My name is Stella. I was raised in Essex in the South-East of England, I didn’t go to University, didn’t complete my A-Levels and I have a strong Estuary English/Cockney accent.
I’m also the director of a Public Relations reporting tool that over 2700 PR teams across 89 countries use everyday. I’m an author, regularly speak at conferences and have lectured PR students at The University of Manchester, Wales, London College of Communication and Fordham University in New York – all on the effectiveness of communications.
My working class background and lack of higher education hasn’t hindered my PR career progression, but I was lucky.
At 17 I wasn’t academic. I spent most of my time following Drum n Bass, Dubstep and Garage DJs around London and the South East, taking photos for a record label. It was my sister who recognised that my music knowledge and interest in subcultures and sociology might be helpful to her PR work for a major sports brand at a London PR agency, targeting 12-21 year olds in UK suburbs and inner cities.
When I joined that agency at 18 I understood why she needed me in some of the creative sessions; as talented as the PR practitioners were, most had the same education, sounded the same and interestingly seemed to be into the same pashmina fashion. Apart from Steve Strickland, now co-founder of Talker Tailor Trouble Maker who sounded just like me and had the same sportswear fashion taste ; ) We were the minority in the 200-strong London office.
This isn’t a story about my luck or that more young people felt an affiliation to a sports brand through PR in 2003. It’s about the lack of understanding and true connection with the whole public, which is an issue for ‘Public Relations’. Especially when the industry is in charge of communications for causes far more important than music and sportswear.
Nineteen years later, our industry has moved on, slightly. But there are still so many groups under-represented in PR teams, especially at a senior level.
A recent post by Wadds shared that, the UK Creative Industries are missing more than 250,000 working class voices: according to a new Creative Industries Policy & Evidence Centre report. Those from privileged backgrounds are twice as likely to land a job in a creative occupation. They dominate key creative roles in the sector, shaping what goes on culture, media, and television (apart from Channel4 where my cockney brother, Jack Bayles is in charge of comedy ; ) ).

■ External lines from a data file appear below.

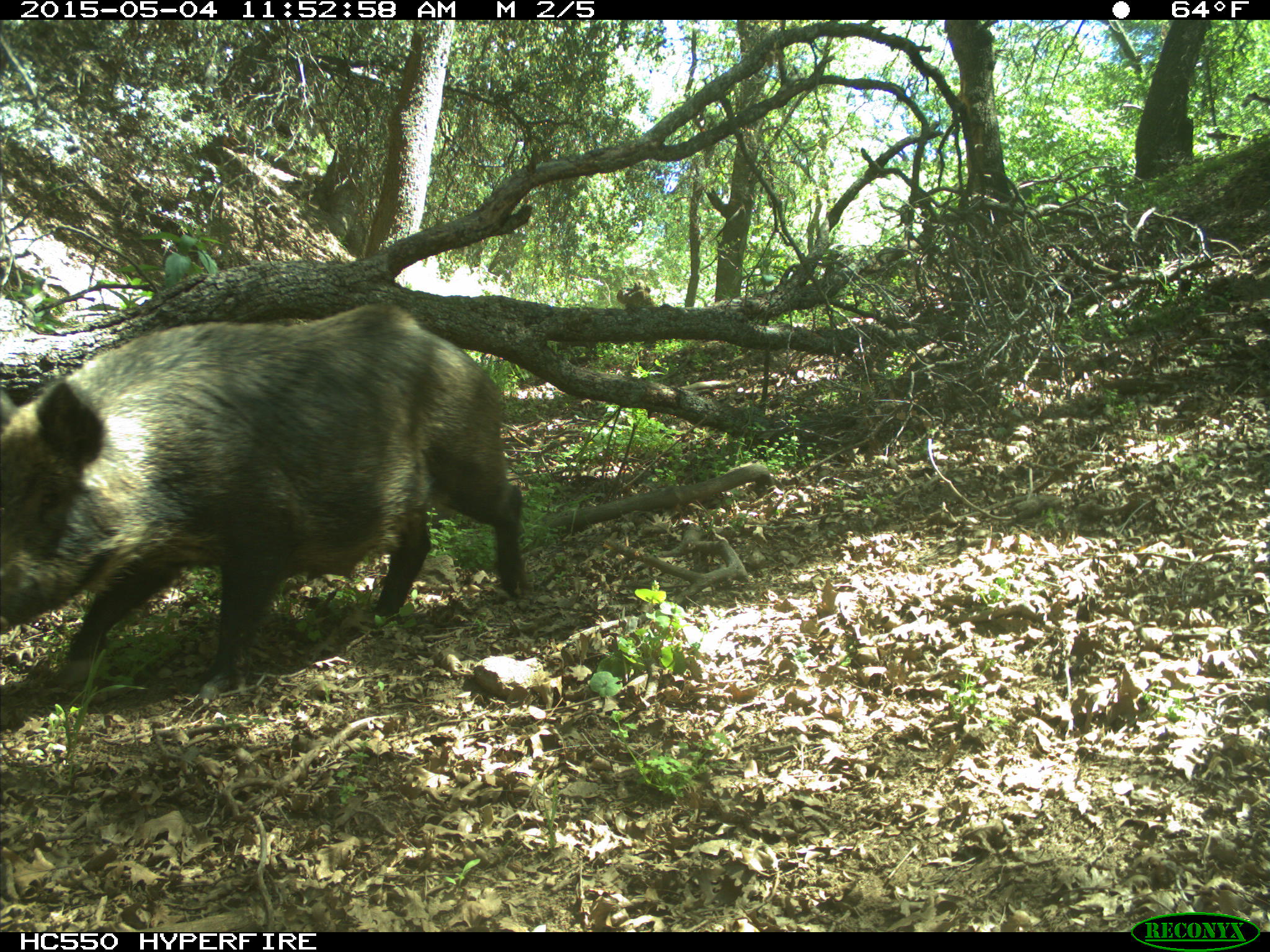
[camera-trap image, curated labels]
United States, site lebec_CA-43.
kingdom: Animalia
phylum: Chordata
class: Mammalia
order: Artiodactyla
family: Suidae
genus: Sus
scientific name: Sus scrofa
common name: wild boar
Sus scrofa (wild boar).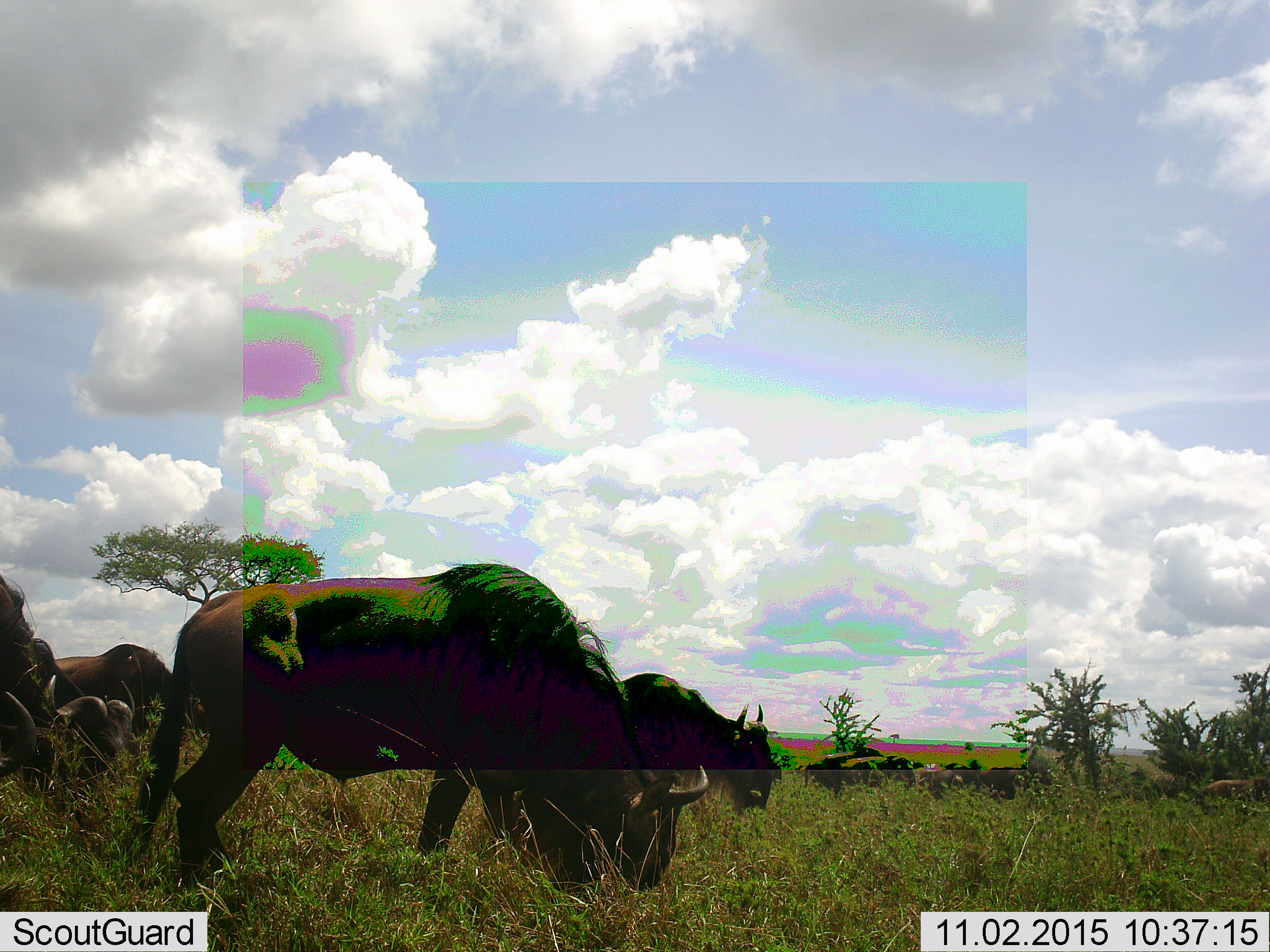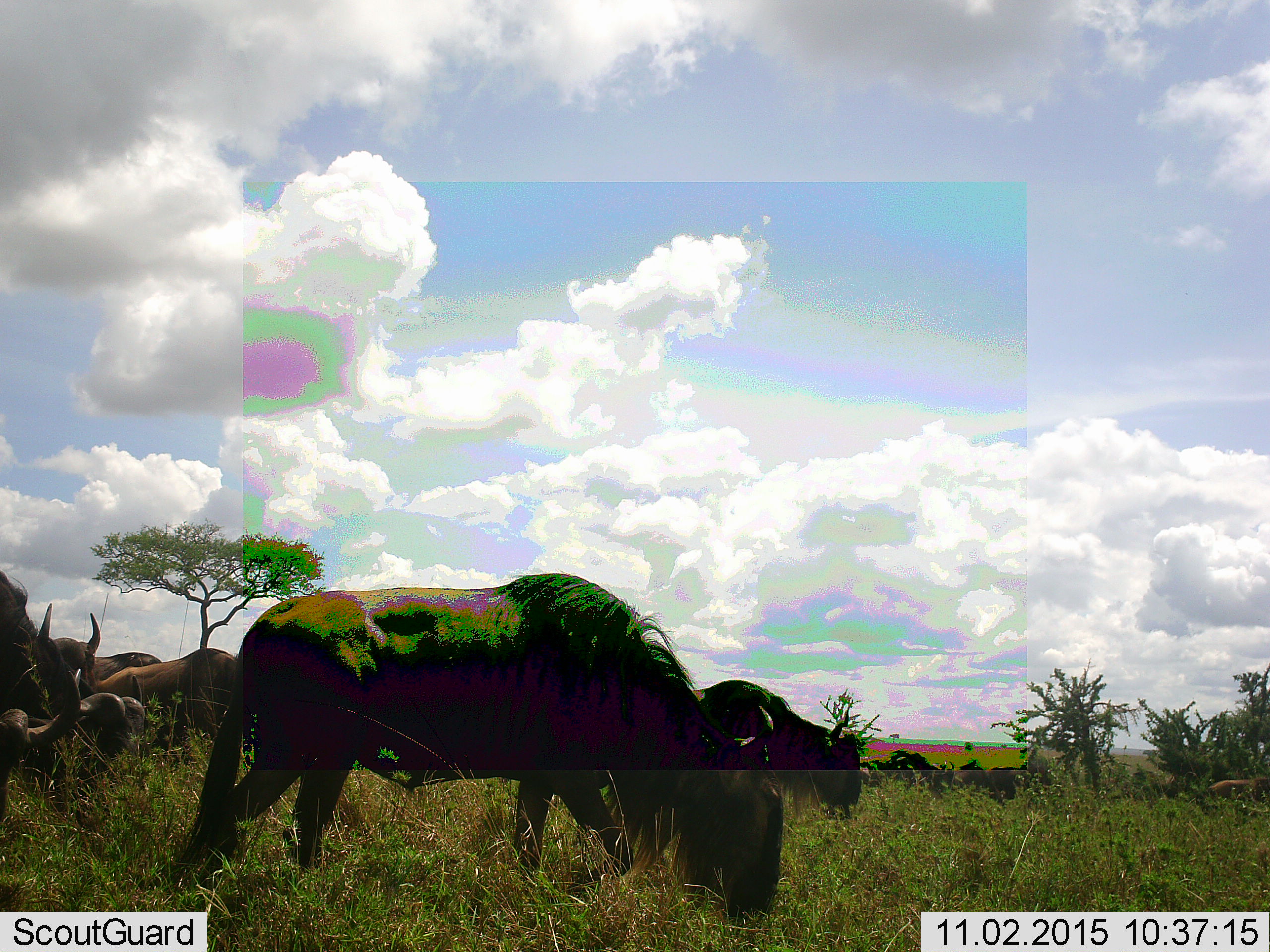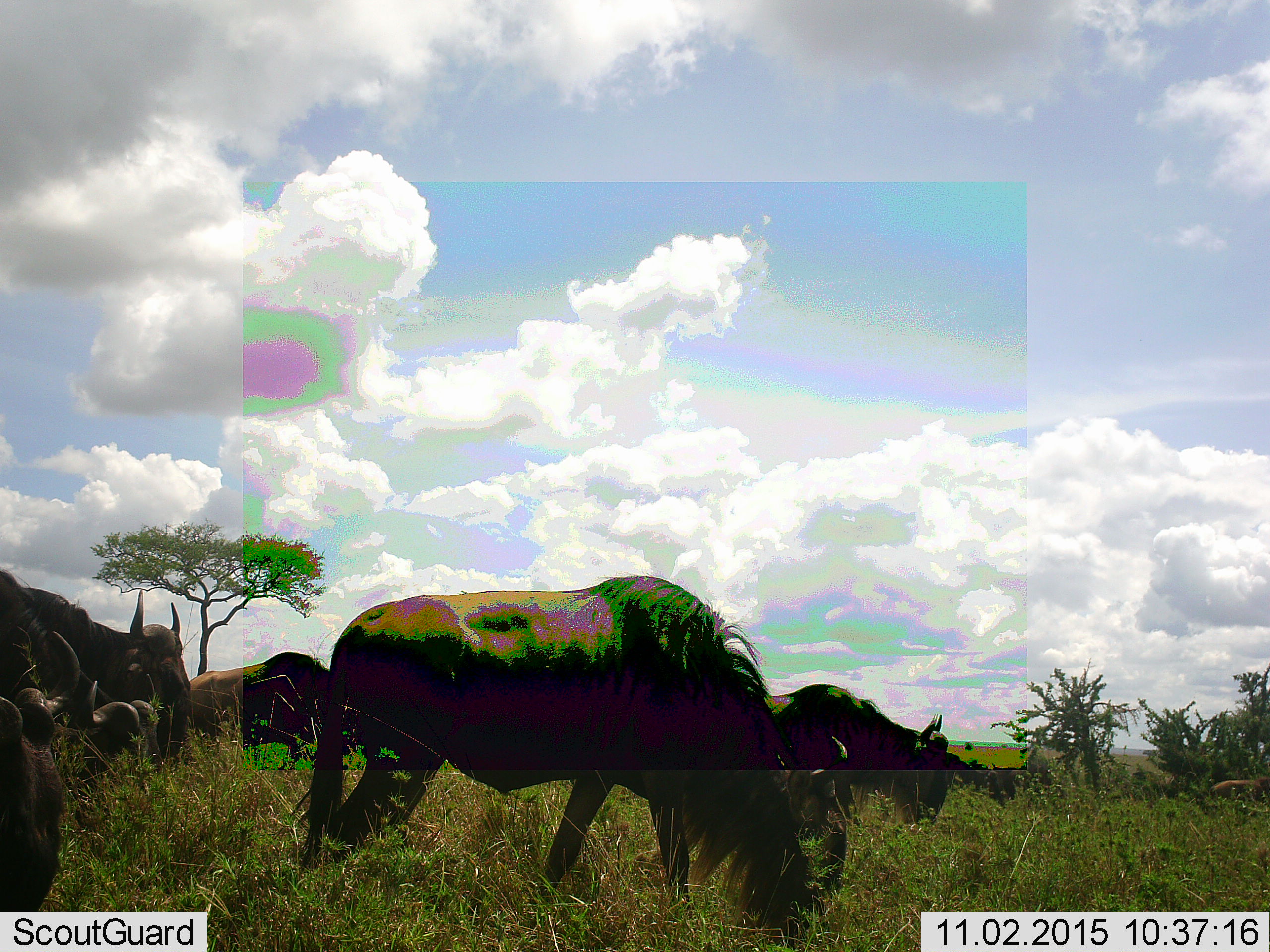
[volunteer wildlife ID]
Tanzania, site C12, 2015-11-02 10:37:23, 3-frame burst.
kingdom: Animalia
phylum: Chordata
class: Mammalia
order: Artiodactyla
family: Bovidae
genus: Connochaetes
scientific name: Connochaetes taurinus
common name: blue wildebeest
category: wildebeest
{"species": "wildebeest (blue wildebeest) (Connochaetes taurinus)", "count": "11-50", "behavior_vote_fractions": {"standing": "10%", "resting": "0%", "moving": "90%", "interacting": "0%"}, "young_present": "20%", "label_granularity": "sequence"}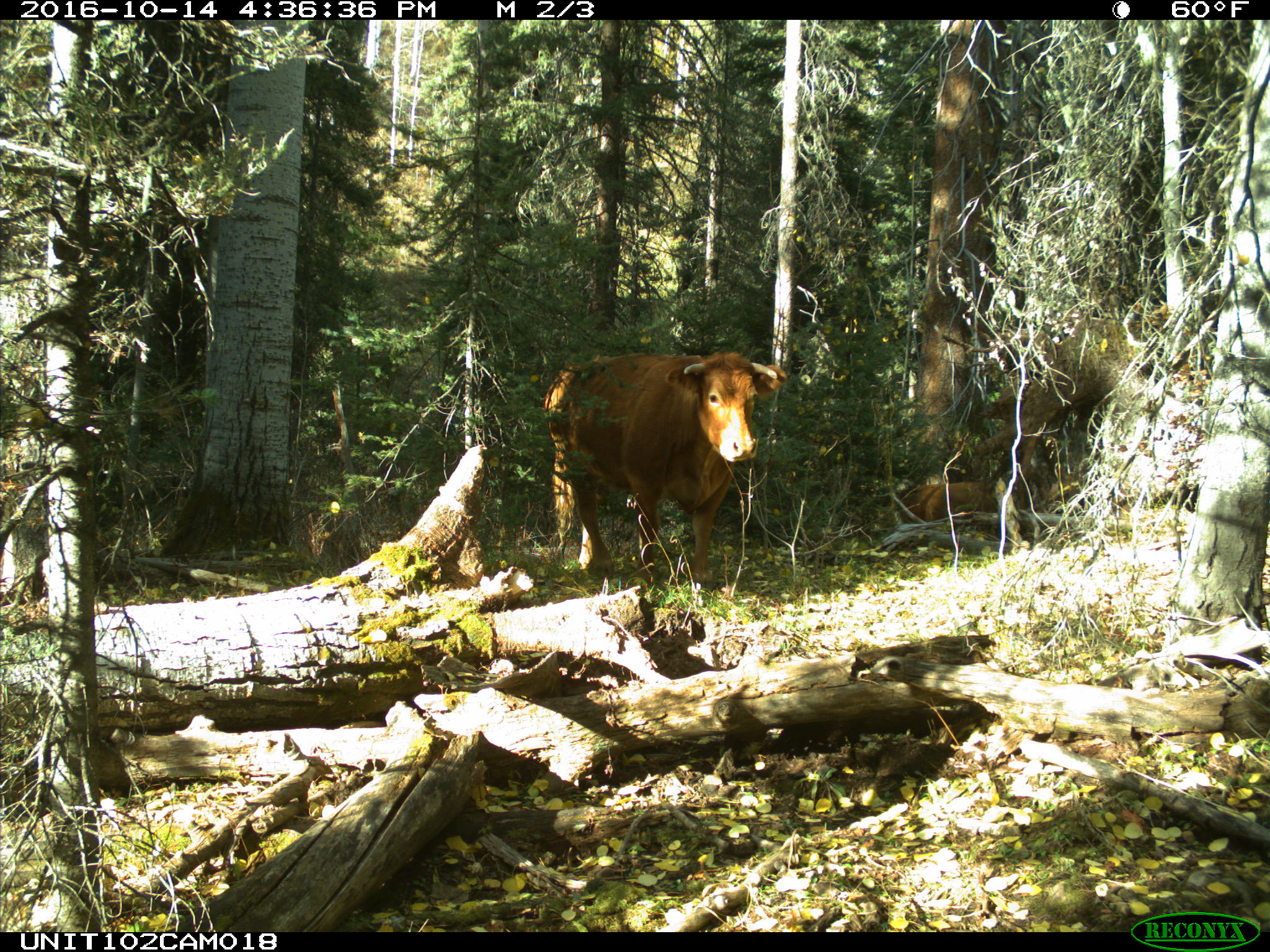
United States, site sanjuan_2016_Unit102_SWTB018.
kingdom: Animalia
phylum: Chordata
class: Mammalia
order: Artiodactyla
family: Bovidae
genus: Bos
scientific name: Bos taurus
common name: domestic cow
Bos taurus (domestic cow).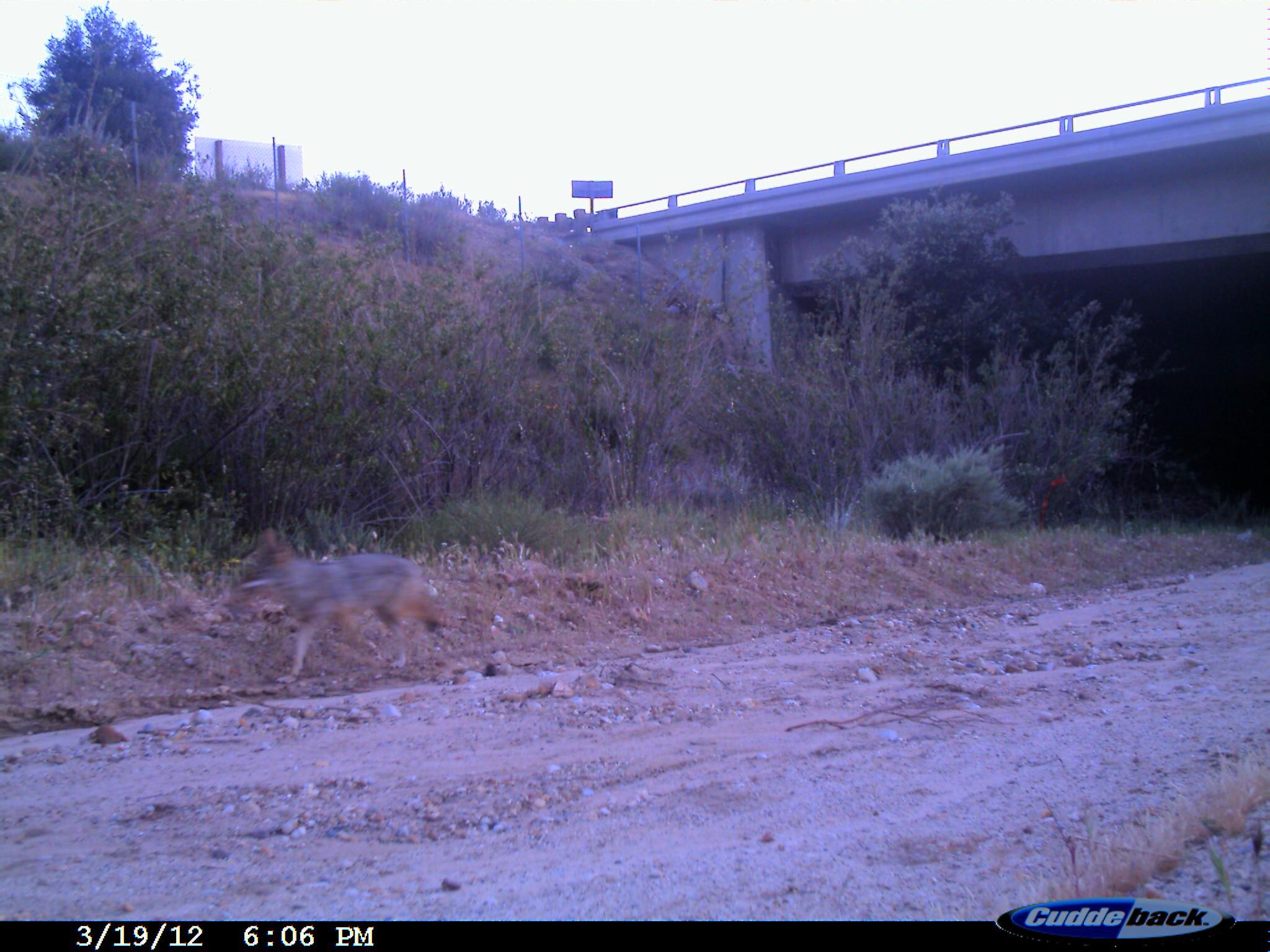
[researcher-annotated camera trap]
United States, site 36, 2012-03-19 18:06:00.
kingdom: Animalia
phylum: Chordata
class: Mammalia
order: Carnivora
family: Canidae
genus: Canis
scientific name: Canis latrans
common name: coyote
Coyote (Canis latrans).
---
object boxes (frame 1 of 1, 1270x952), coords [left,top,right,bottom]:
coyote: [232,526,451,686]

As you can tell this is a topic not I, but the whole team at CoverageBook are passionate about. Many of the team were the first to attend University in their families and attended comprehensive schools. We are all fans of plain language and are passionate about making data simple. Report readers shouldn’t need a first in marketing jargon to understand them!
This isn’t just about class and education. As Wadd’s said; class intersects with gender, race, disability, skills and place. This creates a double disadvantage. It calls for an intersectional approach, recognising that promoting social mobility is integral to wider efforts to address inequality and exclusion.
That is why we could not be prouder to support the launch of ‘Socially Mobile’ Community Interest Company (CIC). It will support and inspire public relations practitioners across the UK to increase their earning potential.
Founded by Wadds and Sarah Waddington and with the support of world-class PR experts and teachers, they aim to deliver training to those from lower socio-economic backgrounds, as well as under-represented and under-served groups including black, Asian and ethnic minority practitioners, women returners and those with disabilities.
If this post has resonated with you and feel you could benefit from this brilliant opportunity contact me! We have two fully funded placements we can fill and we’d love to help people in the CoverageBook community progress.
Practitioners from these communities can speak to us or apply directly for a fully funded place on the course at www.sociallymobile.org.uk.
The timeline for the first Socially Mobile cohort is as follows:
- Application deadline – 3 December
- Successful Socially Mobile cohort advised – 10 December
- Student onboarding – 17 December
- Teaching schedule – 10 January to 25 March
The Socially Mobile course consists of seven compulsory modules and five optional modules, as well as guest lectures on contemporary areas of practice. Each module includes formal learning, a masterclass, reading material, and coursework.